"What we're experiencing is that we have a new strain of influenza that we haven't seen before in humans or animals," said Epidemiologist Dr. Megan Davies with the North Carolina Department of Health and Human Services.
Health officials say you cannot get the flu by eating cooked pork.
Officials say while no cases of swine flu have been reported in North Carolina or anywhere in the eastern half of the country, state public health officials are asking North Carolinians to be aware of developments and follow the same precautions taken during flu season.
People who have recently traveled to southern California, Texas or Mexico and develop flu-like symptoms should contact their health provider and inform them of their travel to those areas.

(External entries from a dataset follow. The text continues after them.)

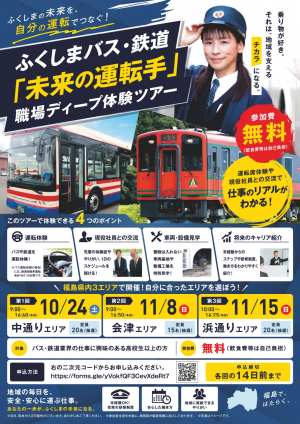 ふくしまバス・鉄道「未来の運転手」職場ディープ体験ツアー01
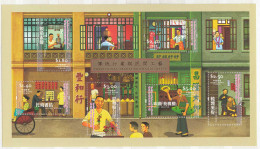 Hong Kong - Hongkong 2003 Block 113 **  Traditionelles Gewerbe   (31490 - Other & Unclassified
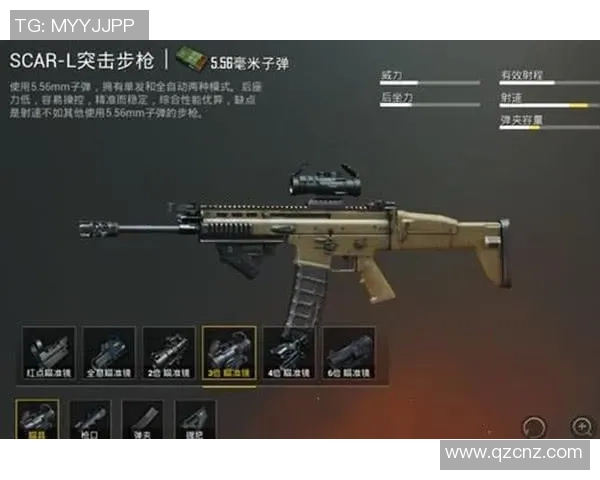 2026和平精英心理素质排行榜：WE位居第4名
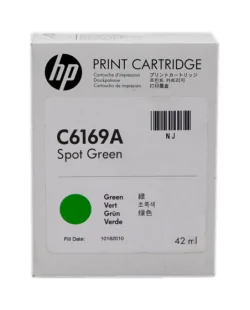 HP SPS (C6169A)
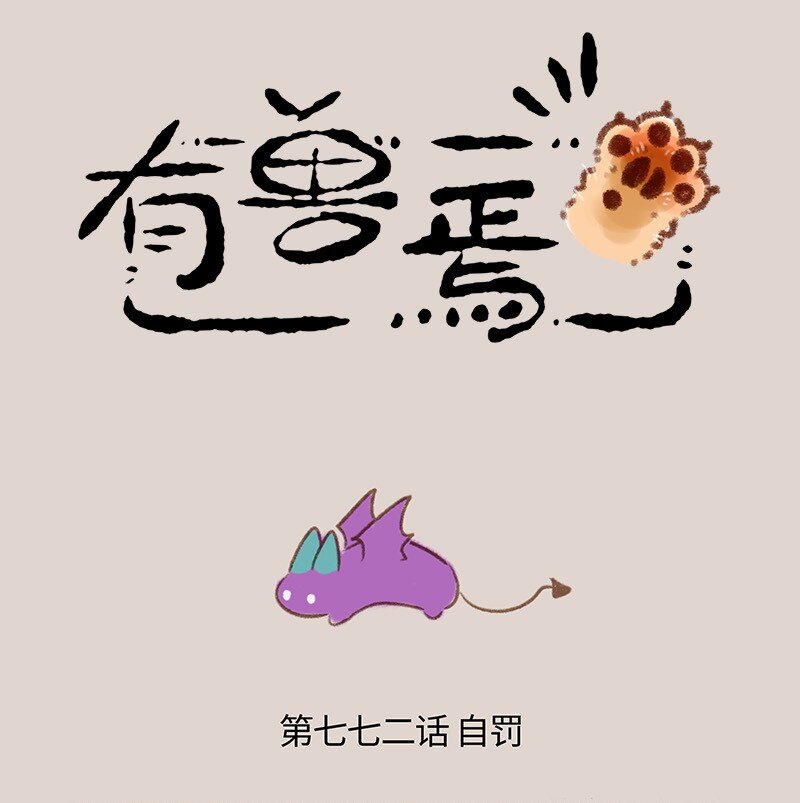 772 了却心事0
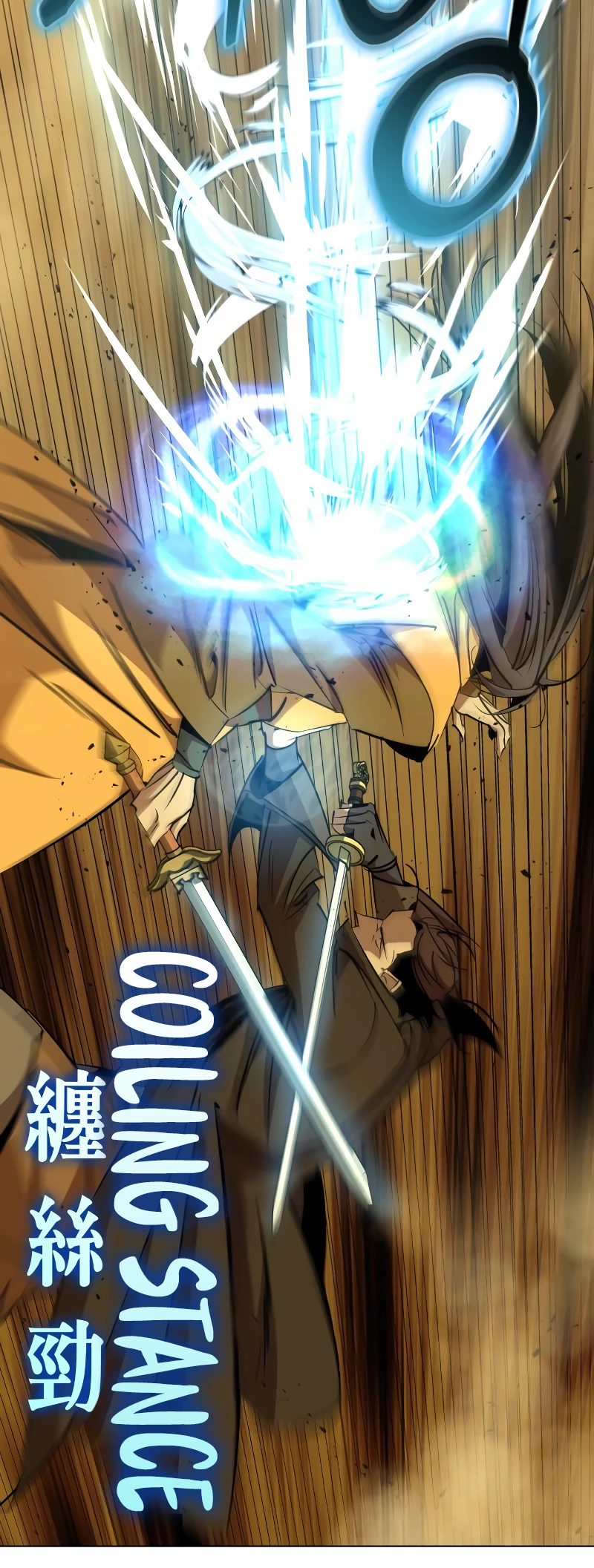 Martial Wild West Chapter 74 - 59
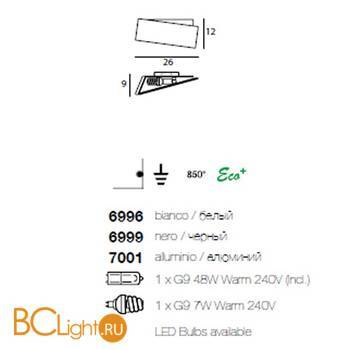 Настенный светильник Linea Light Zig zag 6996 - Схема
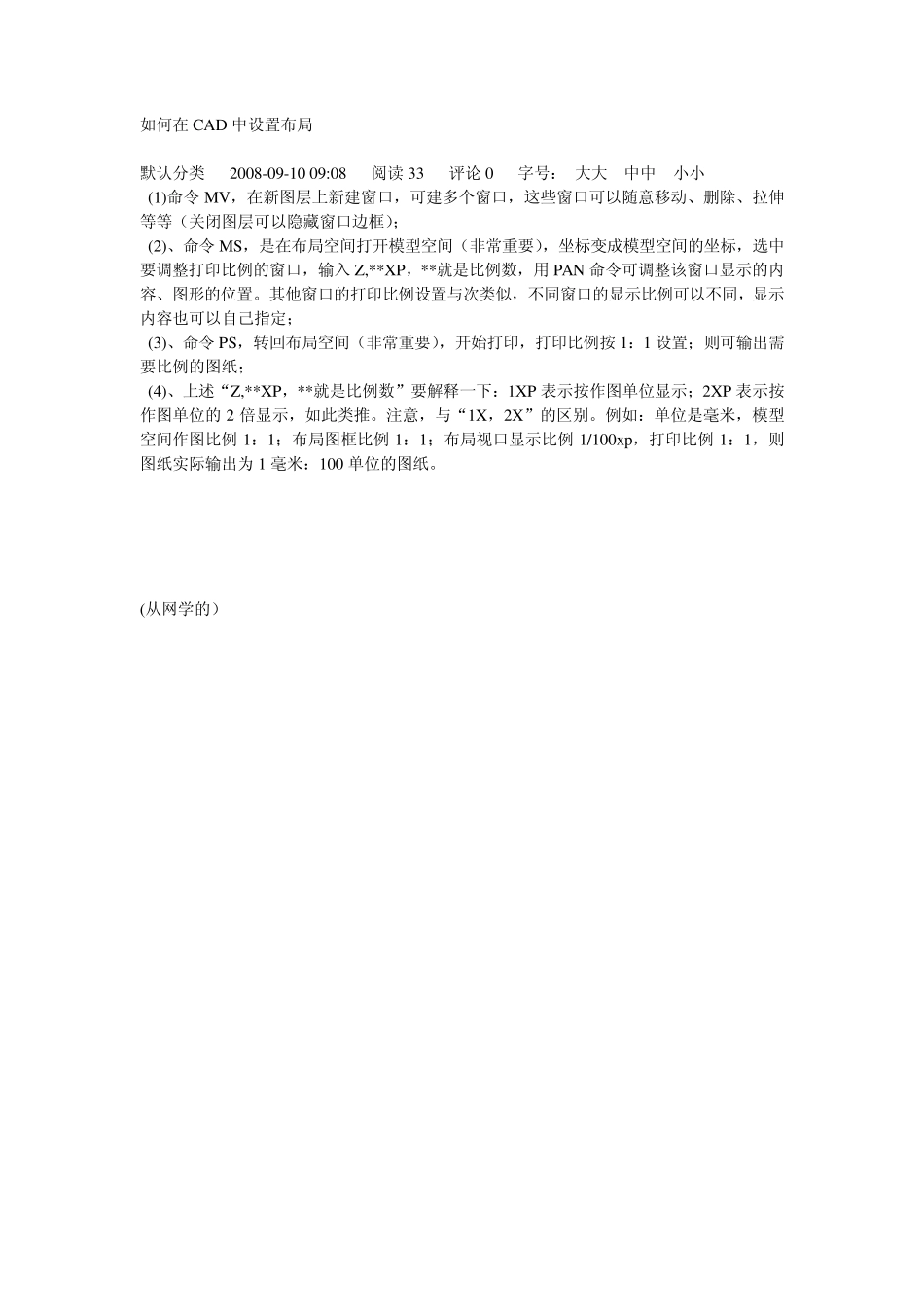 在CAD中设置布局_第1页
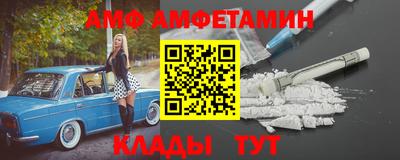 кокс Будённовск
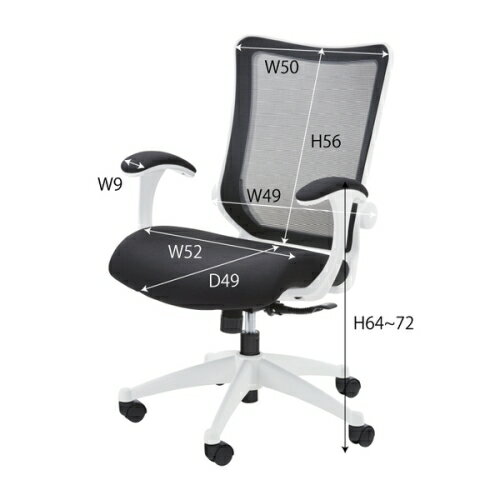 東谷オフィスチェア (グリーン) (W64×D62×H93-101×SH44-52)【送料無料(北海道・沖縄送料別)】 [3]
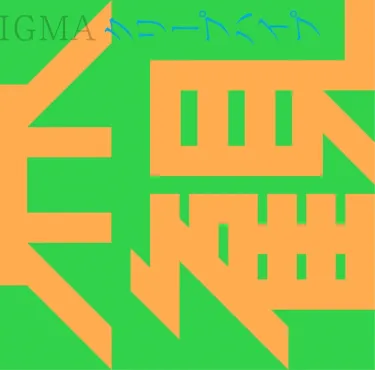 クリープハイプ [CreepHyp] - 世界観 - Reviews - Album of The Year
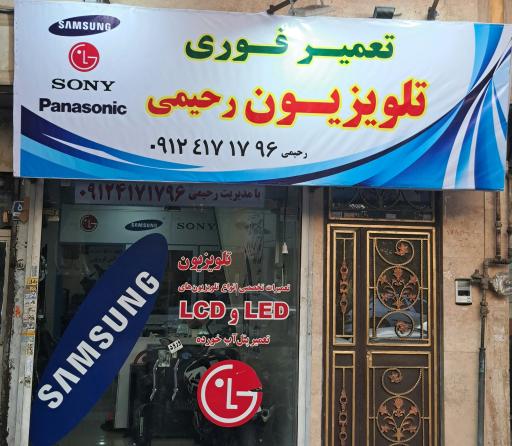 عکس تعمیر فوری تلویزیون رحیمی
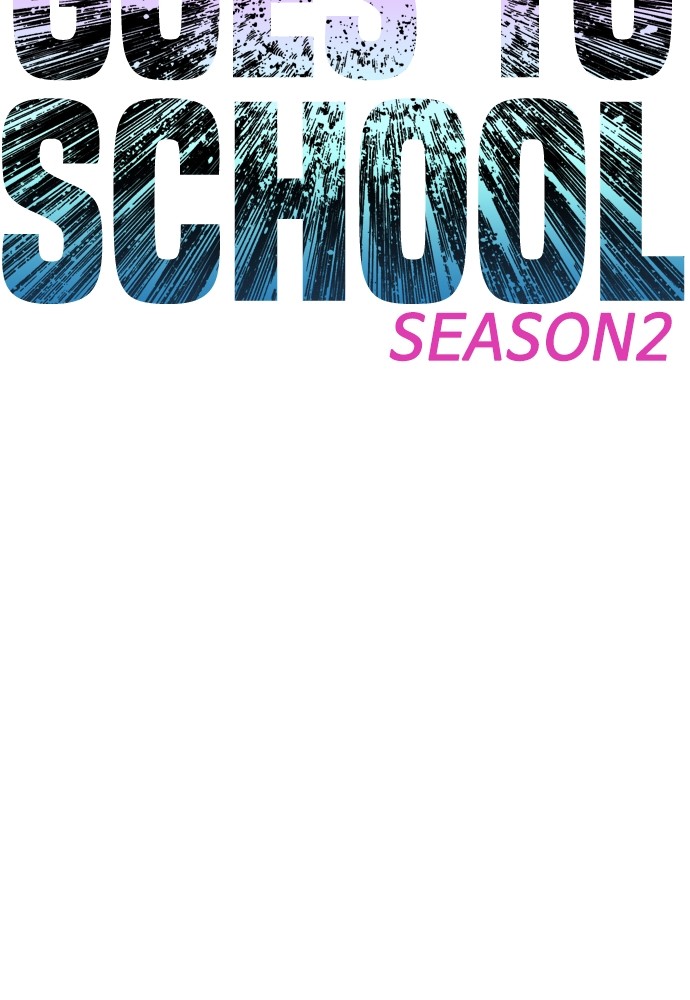 Baca Highschool Lunch Dad - Chapter 86 halaman 13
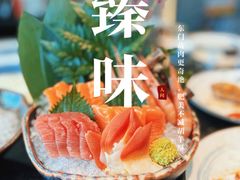 -大渔铁板烧(万象城店)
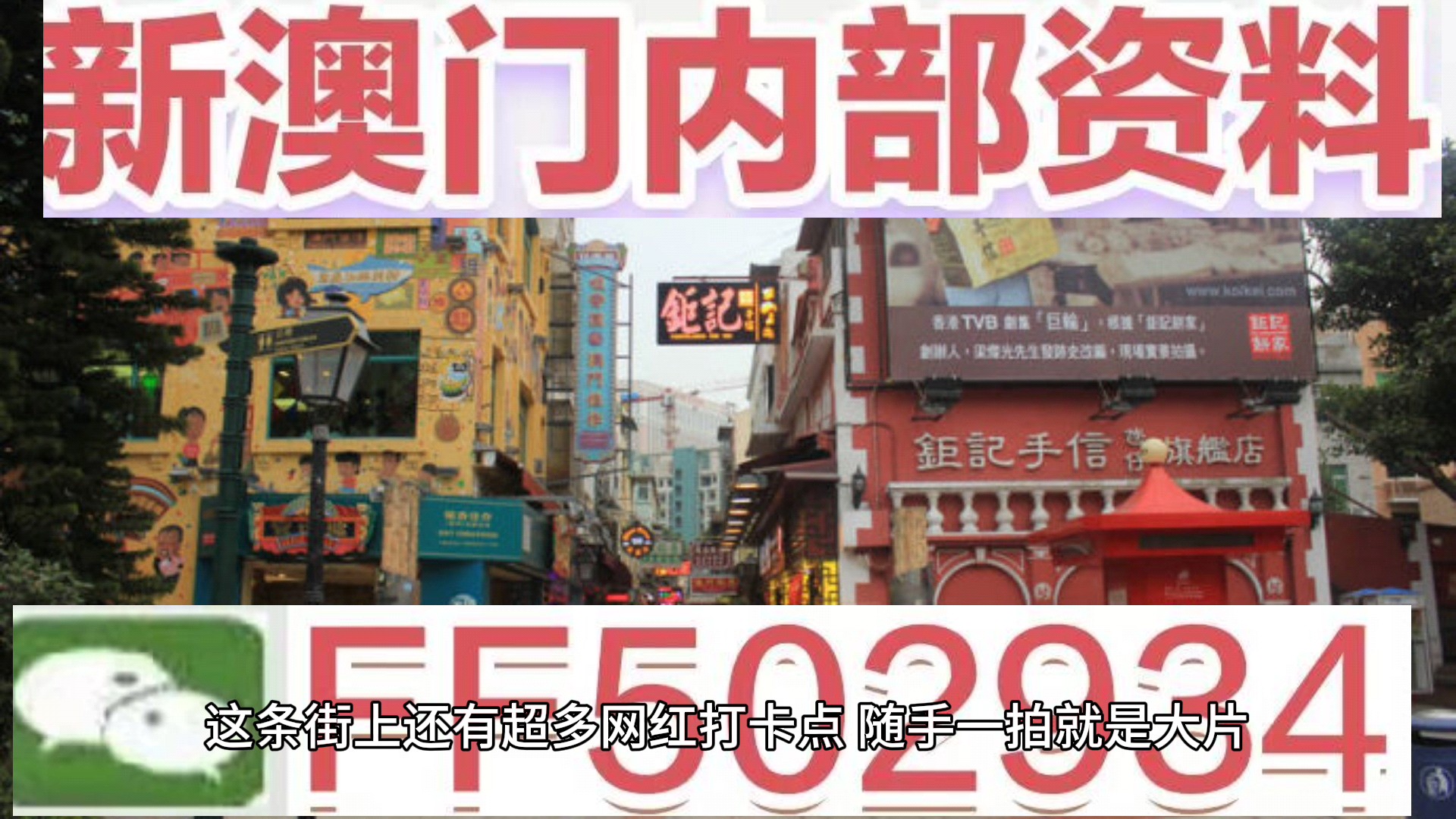 澳門彩票的未來展望與今晚開獎(jiǎng)號(hào)碼的探討，澳門彩票未來展望及今晚開獎(jiǎng)號(hào)碼解析
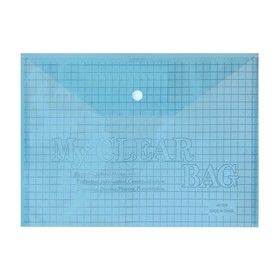 Папка-конверт на кнопке формат А4 80мкр Клетка тонированная синяя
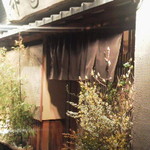 日本橋橘町　都寿司 - 12.3.10　木蓮のつぼ活け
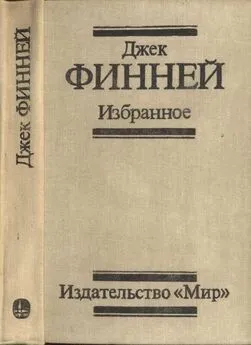 Джек Финней - Избранное: Меж двух времен. Рассказы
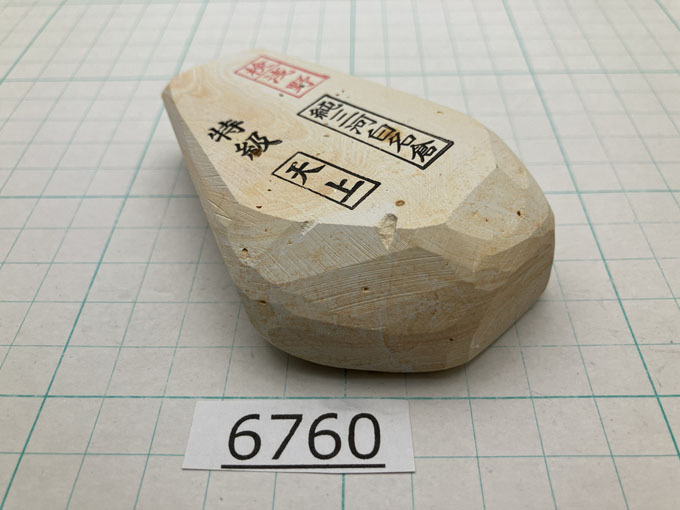 純三河 白名倉 砥石 天上 特級 146g 天然砥石 三河白名倉 名倉砥石 剃刀 日本剃刀 西洋剃刀 床屋 サロン 日本剃刀の研ぎの必需品@6760拍卖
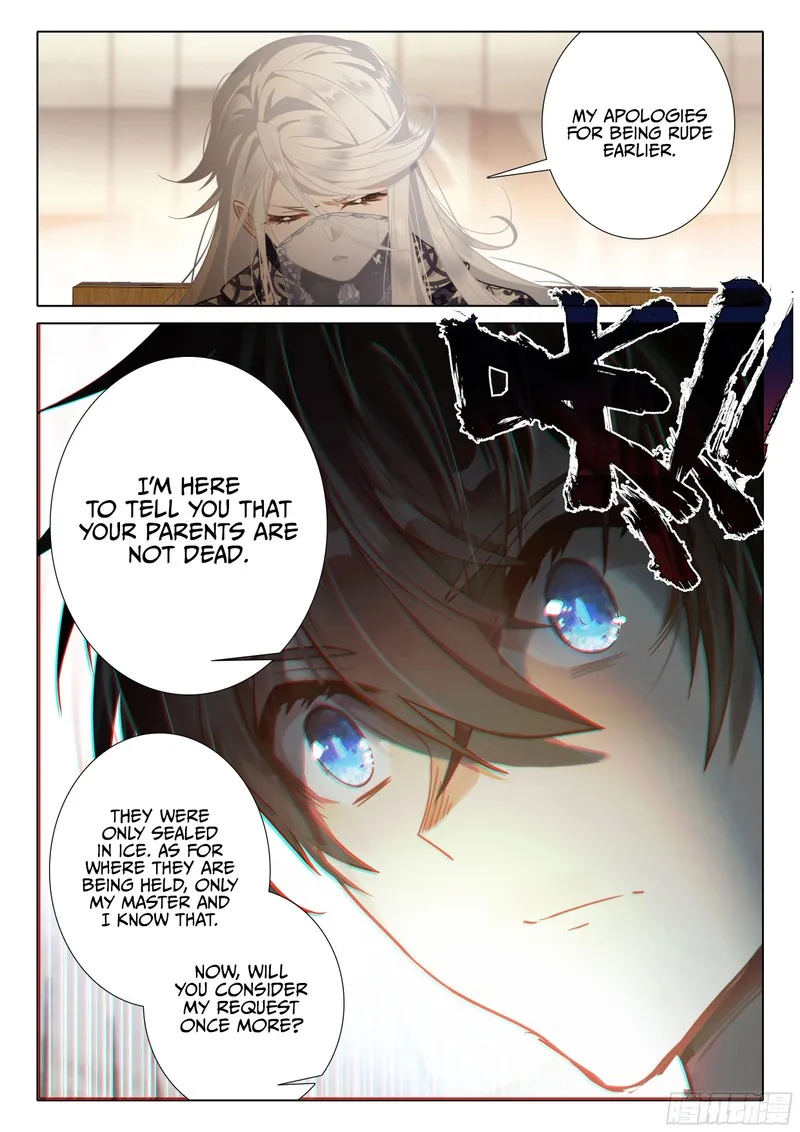 The Magic Chef of Ice and Fire Chapter 107 page 19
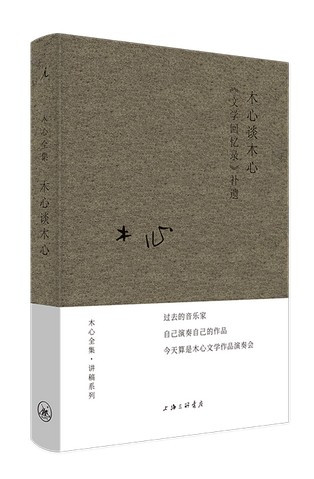 木心谈木心文学回忆录补遗精装版(W0G9)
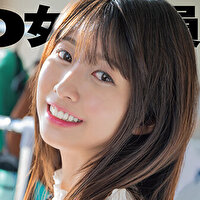 佐竹夏帆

On Sunday, CDC said 20 swine flu cases were reported in five states; including Ohio, California, Texas, Kansas and New York. As of Friday, there were only eight cases confirmed of swine influenza infection in humans, six in California and two in Texas. Only one of the patients identified was reported to have been hospitalized.
On Saturday, the Kansas Department of Health and Environment confirmed two cases of swine flu in the state. And New York City officials announced that eight students at a high school in Queens probably have swine flu, but they're unsure of the strain type.
A strain of the flu has killed as many as 68 people and sickened more than 1,000 across Mexico.
The World Health Organization chief said Saturday that the strain has "pandemic potential" and it may be too late to contain a sudden outbreak.
North Carolina public health officials began coordinating with regional and local health departments on Friday, to ensure local health providers are informed and up to date with the developing virus.
All providers are being asked to question patients who report having influenza-like illness about any recent travel.